Valentine's Day is just around the corner, and all I can say is, "For the love of God, this shit again?”

It's not that I'm the Grinch of Valentine's Day. I don't hate love or romance or anything like that. On the contrary, I'm a sappy, hopeless romantic who tears up at every romantic comedy. I love giving and receiving gifts from my partners and I'm damn good at all this romance stuff. When I was 16, I asked my first partner out on Valentine's Day. I played her a song I wrote on my guitar and asked her to "be official". Yeah, I'm that guy.

Unsplash/Shamim Nakhaei

But the older I get, the less appealing Valentine's Day becomes, regardless of whether I'm single or not. Like many people, the consumerism of the holiday bothers me. It's not just the commodification of love that leaves a sour taste in my mouth, though. I don't like high-pressure romance and fun. Can any experience live up to the expectations of a holiday dedicated to over-the-top romantic gestures?

Since coming out as bi, I've found myself rejecting Valentine's Day even more, but there's nothing inherent about being bi that affects my attitude towards V-Day. The two are unrelated. Whether you're gay, straight, or bi, love is love. Valentine's Day should be the same for all of us.

Here's what I realized my Valentine's hang-up is.

Bisexuality is a huge part of my identity. I talk about being bi more than most people talk about their sexual orientation. I've also made a career of discussing my bisexuality, identity politics, dating, relationships, and the like. In terms of how I view myself, my bisexuality is one of the most important things about me. So much about my life stems from being bi.

This is not universally true of bisexual folks. It's part of who they are, but they may not view their bisexuality as a critical aspect of their identity, or as huge a part of their identity as I do.

Of course, everyone is different and either way is fine.

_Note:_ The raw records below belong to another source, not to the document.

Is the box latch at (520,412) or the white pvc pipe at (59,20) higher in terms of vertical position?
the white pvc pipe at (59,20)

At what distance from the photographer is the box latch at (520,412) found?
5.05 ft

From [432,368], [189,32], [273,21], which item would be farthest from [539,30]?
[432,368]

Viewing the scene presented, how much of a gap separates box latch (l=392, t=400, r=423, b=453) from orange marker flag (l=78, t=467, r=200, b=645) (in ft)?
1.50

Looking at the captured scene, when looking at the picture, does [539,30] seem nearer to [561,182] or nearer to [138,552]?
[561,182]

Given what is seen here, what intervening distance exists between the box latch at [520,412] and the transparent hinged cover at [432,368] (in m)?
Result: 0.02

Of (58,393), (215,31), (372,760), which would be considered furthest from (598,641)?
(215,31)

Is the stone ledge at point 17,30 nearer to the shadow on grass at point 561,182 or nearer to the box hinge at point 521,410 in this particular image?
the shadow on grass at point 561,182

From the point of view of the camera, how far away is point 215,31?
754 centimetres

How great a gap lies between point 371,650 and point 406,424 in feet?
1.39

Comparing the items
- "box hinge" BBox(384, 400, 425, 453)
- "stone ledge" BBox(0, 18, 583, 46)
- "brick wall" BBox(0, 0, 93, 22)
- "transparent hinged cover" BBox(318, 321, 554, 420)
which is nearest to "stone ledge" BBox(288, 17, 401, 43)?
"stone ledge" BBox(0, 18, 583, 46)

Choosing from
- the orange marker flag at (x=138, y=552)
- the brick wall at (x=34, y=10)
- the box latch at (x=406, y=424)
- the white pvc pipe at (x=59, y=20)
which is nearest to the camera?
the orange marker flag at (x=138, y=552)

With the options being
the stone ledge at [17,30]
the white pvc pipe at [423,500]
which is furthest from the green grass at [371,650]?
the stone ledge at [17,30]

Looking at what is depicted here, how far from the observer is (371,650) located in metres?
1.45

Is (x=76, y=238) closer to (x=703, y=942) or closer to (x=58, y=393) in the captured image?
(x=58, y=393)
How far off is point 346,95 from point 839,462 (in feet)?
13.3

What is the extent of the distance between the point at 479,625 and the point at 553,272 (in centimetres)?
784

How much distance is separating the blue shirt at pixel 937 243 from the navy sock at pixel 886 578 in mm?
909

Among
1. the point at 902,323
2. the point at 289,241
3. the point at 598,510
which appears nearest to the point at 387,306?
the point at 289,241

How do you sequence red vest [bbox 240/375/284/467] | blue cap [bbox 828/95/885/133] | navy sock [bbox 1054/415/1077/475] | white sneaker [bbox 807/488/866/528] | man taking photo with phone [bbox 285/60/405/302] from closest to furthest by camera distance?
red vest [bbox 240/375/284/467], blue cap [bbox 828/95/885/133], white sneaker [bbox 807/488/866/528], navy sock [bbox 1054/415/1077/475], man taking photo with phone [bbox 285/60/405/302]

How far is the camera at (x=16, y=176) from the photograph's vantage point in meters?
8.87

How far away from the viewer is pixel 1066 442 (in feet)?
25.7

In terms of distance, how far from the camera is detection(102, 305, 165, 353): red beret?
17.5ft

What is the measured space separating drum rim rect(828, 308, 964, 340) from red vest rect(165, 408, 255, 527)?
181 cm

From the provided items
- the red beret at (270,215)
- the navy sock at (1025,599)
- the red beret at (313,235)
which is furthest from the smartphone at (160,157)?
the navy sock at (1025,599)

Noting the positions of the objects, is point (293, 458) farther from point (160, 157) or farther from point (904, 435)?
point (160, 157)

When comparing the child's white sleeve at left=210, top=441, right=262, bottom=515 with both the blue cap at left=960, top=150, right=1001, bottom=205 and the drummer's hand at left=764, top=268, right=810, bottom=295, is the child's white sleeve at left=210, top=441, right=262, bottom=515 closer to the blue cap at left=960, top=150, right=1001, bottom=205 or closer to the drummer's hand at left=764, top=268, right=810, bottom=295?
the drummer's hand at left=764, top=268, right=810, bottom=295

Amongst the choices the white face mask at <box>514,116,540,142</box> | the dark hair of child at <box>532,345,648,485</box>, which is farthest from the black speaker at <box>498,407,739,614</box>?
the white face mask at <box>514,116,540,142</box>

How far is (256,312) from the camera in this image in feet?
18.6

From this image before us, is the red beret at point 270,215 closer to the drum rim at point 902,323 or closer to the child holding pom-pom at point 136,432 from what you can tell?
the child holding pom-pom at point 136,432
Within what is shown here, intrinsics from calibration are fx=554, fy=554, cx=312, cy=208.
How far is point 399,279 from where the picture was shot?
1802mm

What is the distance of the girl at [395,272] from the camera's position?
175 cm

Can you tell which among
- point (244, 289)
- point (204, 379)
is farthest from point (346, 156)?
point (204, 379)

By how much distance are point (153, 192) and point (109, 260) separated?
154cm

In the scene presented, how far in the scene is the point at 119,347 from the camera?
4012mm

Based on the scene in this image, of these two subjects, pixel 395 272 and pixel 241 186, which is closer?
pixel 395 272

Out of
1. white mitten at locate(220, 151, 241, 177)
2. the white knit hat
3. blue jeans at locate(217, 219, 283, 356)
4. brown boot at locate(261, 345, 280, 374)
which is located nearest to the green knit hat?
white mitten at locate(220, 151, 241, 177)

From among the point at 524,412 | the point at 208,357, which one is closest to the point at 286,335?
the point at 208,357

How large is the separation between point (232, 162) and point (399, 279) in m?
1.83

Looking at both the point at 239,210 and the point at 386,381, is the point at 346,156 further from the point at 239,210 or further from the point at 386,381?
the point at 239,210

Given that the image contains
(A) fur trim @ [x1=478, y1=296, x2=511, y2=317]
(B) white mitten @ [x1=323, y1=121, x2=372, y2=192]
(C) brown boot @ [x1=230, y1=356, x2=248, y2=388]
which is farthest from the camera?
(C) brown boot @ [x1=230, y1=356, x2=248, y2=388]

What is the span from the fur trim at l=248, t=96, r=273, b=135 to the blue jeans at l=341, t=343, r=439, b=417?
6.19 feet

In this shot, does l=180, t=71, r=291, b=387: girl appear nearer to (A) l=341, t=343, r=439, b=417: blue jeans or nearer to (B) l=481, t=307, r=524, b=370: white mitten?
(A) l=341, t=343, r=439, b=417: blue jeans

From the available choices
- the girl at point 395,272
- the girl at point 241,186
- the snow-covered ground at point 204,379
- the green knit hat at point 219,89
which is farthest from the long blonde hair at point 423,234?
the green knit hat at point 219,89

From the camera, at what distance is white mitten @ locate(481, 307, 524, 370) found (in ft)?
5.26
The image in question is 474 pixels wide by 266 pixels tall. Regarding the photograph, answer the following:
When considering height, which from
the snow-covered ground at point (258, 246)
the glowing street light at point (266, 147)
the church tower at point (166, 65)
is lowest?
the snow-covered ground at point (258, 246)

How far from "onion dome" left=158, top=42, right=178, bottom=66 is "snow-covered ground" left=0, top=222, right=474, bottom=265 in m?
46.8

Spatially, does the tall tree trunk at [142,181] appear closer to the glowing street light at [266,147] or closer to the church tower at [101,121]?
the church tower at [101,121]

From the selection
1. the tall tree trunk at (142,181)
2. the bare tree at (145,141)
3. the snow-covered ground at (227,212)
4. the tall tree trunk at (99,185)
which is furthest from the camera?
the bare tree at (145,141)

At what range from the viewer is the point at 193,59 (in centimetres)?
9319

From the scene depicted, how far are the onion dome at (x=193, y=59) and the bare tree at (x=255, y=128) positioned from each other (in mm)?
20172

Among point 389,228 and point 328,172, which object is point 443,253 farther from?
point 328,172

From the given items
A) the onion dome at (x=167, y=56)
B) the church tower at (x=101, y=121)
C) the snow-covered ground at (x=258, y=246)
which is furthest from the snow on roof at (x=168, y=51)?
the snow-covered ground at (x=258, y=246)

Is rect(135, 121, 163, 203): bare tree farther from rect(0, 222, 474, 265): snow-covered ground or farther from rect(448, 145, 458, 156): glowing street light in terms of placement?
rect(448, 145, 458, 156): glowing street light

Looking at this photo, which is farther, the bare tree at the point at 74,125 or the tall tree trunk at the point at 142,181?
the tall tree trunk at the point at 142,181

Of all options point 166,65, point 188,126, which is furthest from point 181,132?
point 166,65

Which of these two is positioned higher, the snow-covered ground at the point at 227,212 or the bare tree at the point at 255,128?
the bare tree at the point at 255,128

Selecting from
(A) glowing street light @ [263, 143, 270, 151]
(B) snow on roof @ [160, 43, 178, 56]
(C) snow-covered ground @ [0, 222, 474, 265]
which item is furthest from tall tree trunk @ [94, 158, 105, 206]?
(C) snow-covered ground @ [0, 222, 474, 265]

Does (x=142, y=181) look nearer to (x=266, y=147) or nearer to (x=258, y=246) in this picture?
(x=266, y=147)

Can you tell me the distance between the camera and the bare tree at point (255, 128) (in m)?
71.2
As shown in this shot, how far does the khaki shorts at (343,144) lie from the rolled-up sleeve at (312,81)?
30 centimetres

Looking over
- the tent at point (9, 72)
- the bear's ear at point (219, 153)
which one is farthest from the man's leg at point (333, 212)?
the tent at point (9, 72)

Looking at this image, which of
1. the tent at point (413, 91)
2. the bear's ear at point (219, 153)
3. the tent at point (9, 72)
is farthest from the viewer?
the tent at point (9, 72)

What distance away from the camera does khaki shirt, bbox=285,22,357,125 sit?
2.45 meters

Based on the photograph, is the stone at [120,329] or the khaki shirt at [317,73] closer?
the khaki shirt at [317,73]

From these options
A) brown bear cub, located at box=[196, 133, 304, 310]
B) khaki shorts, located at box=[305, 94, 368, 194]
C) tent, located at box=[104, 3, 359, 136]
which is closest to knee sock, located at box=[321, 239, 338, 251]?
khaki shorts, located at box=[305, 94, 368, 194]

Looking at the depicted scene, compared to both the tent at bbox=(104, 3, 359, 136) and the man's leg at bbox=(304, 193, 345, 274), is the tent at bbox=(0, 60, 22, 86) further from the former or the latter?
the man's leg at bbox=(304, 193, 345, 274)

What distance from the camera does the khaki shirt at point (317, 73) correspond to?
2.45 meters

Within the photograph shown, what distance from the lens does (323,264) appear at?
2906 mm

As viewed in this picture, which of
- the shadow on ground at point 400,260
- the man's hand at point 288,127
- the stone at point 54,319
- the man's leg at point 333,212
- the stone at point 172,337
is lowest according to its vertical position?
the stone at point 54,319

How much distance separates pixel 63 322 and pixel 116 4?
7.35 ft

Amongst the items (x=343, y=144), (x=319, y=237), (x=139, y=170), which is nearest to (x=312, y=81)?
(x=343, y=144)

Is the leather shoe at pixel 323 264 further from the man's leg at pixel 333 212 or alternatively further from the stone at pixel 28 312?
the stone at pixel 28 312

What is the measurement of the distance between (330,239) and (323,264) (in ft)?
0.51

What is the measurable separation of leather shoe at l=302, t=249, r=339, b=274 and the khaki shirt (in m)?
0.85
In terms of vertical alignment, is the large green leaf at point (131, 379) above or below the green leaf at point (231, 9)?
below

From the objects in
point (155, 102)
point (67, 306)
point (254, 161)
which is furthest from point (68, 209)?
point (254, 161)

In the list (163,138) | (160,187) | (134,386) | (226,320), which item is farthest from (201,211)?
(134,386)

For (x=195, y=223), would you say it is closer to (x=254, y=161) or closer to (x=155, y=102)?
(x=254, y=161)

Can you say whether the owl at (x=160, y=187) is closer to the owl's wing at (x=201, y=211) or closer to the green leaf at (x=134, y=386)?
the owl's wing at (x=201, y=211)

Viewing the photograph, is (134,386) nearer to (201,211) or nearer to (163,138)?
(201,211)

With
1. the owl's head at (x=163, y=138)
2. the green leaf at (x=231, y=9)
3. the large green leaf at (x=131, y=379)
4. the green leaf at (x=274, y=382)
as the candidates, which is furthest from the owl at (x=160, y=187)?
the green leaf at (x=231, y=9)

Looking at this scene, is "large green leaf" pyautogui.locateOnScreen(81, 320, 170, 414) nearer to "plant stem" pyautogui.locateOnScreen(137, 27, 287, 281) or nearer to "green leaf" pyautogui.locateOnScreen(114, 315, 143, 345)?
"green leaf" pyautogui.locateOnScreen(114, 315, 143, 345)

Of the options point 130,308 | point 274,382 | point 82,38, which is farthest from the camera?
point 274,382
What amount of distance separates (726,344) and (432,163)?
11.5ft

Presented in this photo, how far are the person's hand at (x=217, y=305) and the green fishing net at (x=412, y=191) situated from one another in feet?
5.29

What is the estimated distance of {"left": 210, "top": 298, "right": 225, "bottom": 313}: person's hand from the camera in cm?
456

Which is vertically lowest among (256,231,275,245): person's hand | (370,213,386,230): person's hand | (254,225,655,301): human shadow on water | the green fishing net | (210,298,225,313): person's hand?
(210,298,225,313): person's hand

Your sexual identity can play as large or as small a role in your life as you damn well please. There is no one right way to be bi.

Valentine's Day is about expressing gratitude for the meaningful and loving relationships that we have in our lives. In theory, this is beautiful. My romantic nature and my openness to forming these connections with both men and women should make this the perfect holiday for me.

Unsplash/Tallie Robinson

Here's the thing: Even though I define myself in large part by my attraction to both sexes, and even though I desire to have and make meaningful romantic connections, I still do not need a single person to make me whole.

I'm a grown-ass human being. Regardless of my orientation, I want to be able to be happy alone. No matter the sheer number of people to whom I could be potentially attracted, I don't need to be dating anyone. I can and do spend time on myself and my own growth.

So many people think of bi folks as "greedy", as "wanting it all"; always on the hunt for new, more, or different partners, that they forget we’re also people who can be alone.

Yes, I'm bi. Yes, my attraction isn't limited to one sex. No, simply because I'm attracted to males and females does not mean that I need to spend my entire life consumed by dating. Especially not at the cost of my own personal growth.


So yeah, V-Day gets me a little more riled up than it should, and it definitely has to do with my own issues that I'm working on. But this year, I'm going to pass on the roses and chocolates and focus on growing as a person.